To this day, Fraley isn’t afraid to share her political views.

“I’m a red hot Democrat,” she said.

The things Fraley, a widow for 26 years, most enjoyed about Barrackville were that everybody knew each other and that it was safe.

“I liked the folks in Barrackville,” Fraley said. “I never was afraid.”

According to Gypsy, friends and neighbors from the community are constantly stopping her to ask how her mother is doing.

“People will say, ‘Be sure to tell your mother I’ve asked about her,’ and I’ll get phone calls asking how my mother is doing,” she said. “Everybody’s been very kind.”

Don Fitzwater, of Fitzwater’s Gracious Living, said Fraley receives several visits and cards at her new residence as well.

“It’s amazing. She gets cards almost daily from someone,” he said.

This past June, Fraley celebrated her 105th birthday at Fitzwater’s.

“People came — I don’t know how many — but we had a lot of fun,” Fraley said. “It was nice.”

Fitzwater said Fraley is the oldest resident he has ever cared for, and that everyone at Fitzwater’s is thankful to have her.

“She’s been a blessing here,” Fitzwater said. “She always brings the table to prayer when we eat.”

Work to do =
• 1. List every line of the entries below that contains the string "shirt". Case counts, so only matches with the same capitalization qualify.
• 2. Extend the article about Fraley past its final sentence.

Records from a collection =
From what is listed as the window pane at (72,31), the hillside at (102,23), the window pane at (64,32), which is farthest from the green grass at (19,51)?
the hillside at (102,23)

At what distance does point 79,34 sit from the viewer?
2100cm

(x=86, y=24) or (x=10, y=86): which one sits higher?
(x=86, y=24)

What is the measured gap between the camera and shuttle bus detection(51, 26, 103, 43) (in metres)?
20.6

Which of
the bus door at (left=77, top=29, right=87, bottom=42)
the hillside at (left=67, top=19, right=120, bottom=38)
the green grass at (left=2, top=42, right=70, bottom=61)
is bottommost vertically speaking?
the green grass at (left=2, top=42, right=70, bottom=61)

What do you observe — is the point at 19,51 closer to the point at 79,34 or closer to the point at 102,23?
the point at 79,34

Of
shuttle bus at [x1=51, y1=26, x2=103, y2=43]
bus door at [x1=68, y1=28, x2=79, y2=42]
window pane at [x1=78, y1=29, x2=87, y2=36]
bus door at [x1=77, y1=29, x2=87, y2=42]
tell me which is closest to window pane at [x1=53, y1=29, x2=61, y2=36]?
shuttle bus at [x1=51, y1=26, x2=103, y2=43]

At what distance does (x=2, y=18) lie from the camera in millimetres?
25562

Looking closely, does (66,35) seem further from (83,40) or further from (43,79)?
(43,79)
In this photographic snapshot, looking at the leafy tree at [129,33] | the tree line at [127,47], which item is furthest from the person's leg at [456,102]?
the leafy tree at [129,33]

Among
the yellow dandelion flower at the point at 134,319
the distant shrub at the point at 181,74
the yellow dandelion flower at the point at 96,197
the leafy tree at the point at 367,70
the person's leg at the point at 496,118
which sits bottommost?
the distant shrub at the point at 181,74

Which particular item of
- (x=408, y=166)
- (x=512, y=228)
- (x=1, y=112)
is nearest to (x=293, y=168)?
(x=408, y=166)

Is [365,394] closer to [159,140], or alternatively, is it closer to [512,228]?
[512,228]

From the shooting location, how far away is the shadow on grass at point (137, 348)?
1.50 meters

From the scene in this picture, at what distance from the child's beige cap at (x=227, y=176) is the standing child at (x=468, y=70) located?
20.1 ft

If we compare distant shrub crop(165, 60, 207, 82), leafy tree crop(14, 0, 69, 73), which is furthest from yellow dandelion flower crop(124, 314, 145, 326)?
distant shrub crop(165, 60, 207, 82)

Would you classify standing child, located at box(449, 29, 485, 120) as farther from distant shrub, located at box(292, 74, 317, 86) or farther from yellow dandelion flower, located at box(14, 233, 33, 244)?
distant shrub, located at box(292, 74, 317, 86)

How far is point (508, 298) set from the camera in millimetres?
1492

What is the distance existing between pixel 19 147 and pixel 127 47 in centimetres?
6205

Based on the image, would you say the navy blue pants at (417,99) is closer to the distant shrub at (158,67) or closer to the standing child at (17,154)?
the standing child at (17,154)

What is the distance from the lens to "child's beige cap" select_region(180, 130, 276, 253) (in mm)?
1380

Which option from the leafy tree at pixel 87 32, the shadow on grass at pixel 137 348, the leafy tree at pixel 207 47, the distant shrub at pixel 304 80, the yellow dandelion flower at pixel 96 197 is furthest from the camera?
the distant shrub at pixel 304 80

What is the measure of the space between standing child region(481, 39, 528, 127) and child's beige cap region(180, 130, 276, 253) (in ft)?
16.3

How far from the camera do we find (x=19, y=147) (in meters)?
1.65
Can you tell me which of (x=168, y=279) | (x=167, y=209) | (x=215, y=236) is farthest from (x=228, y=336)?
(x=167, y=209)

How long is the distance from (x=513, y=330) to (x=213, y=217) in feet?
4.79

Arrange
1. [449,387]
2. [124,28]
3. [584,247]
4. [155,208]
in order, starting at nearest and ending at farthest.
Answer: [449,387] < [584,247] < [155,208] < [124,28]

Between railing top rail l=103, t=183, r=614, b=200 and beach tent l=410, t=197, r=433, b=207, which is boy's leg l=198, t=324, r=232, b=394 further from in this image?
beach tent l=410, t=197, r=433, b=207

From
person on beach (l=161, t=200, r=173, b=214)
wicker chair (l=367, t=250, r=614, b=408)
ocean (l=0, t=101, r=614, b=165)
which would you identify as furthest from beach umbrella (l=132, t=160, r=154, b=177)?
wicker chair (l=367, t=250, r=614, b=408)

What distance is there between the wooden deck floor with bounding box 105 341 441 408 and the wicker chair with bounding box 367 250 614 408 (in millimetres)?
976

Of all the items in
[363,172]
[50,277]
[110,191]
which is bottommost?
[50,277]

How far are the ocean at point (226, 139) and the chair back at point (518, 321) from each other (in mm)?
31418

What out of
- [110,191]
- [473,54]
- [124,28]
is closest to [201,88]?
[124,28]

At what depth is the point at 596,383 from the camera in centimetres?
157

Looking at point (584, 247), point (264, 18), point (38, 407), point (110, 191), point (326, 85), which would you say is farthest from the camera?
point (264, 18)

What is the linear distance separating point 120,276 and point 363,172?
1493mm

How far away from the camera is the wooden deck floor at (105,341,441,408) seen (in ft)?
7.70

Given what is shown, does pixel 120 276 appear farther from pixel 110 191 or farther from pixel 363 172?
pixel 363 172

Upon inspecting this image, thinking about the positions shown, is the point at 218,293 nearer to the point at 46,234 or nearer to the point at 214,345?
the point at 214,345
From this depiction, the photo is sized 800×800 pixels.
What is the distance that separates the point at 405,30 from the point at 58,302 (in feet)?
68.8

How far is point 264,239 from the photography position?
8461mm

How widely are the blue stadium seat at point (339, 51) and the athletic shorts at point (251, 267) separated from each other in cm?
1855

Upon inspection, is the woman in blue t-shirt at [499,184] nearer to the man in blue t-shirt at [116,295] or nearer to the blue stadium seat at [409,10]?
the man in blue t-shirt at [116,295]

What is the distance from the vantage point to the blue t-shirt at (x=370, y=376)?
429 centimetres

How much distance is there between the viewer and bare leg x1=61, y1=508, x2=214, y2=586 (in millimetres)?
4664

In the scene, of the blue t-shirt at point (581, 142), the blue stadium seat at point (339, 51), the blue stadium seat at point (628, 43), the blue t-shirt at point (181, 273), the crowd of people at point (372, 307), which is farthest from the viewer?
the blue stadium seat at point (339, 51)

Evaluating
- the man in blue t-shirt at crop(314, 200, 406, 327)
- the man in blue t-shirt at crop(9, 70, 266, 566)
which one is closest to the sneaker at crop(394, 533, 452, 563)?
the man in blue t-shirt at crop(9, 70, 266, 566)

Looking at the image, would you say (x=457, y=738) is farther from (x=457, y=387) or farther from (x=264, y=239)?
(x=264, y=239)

Final answers =
• 1.
Upon inspection, is the woman in blue t-shirt at [499,184] nearer to the man in blue t-shirt at [116,295] or nearer to the blue stadium seat at [409,10]?
the man in blue t-shirt at [116,295]
What is the distance from the vantage point to the blue t-shirt at (x=370, y=376)?
In the scene, of the blue t-shirt at point (581, 142), the blue stadium seat at point (339, 51), the blue stadium seat at point (628, 43), the blue t-shirt at point (181, 273), the crowd of people at point (372, 307), which is farthest from the viewer?
- the man in blue t-shirt at crop(314, 200, 406, 327)
- the man in blue t-shirt at crop(9, 70, 266, 566)
the man in blue t-shirt at crop(9, 70, 266, 566)

• 2.
Gypsy said Fraley’s weekend routine involves getting her hair done every Saturday. And attending church every Sunday continues to be a big part of Fraley’s life — and something she has shared with others.

“She was the first one that invited me to the Nazarene church,” Fitzwater said. “I had never been there before, but I’ve been going ever since.”

According to Gypsy, Fitzwater’s Gracious Living has been the perfect environment for her mother.

“We’re truly thankful for this place,” she said.

Gypsy said anyone who wants to stop by to see Fraley or send her a card is encouraged to do so.

“She enjoys the company of friends who are welcome to visit her at Fitzwater’s anytime,” she said.

Gypsy stops to see her mother several times throughout the week, and noted that there’s rarely a dull moment during those visits.

“I’m 84, and I’m trying to keep up with her,” she joked.

Dan said he feels very lucky to have his grandmother in his life.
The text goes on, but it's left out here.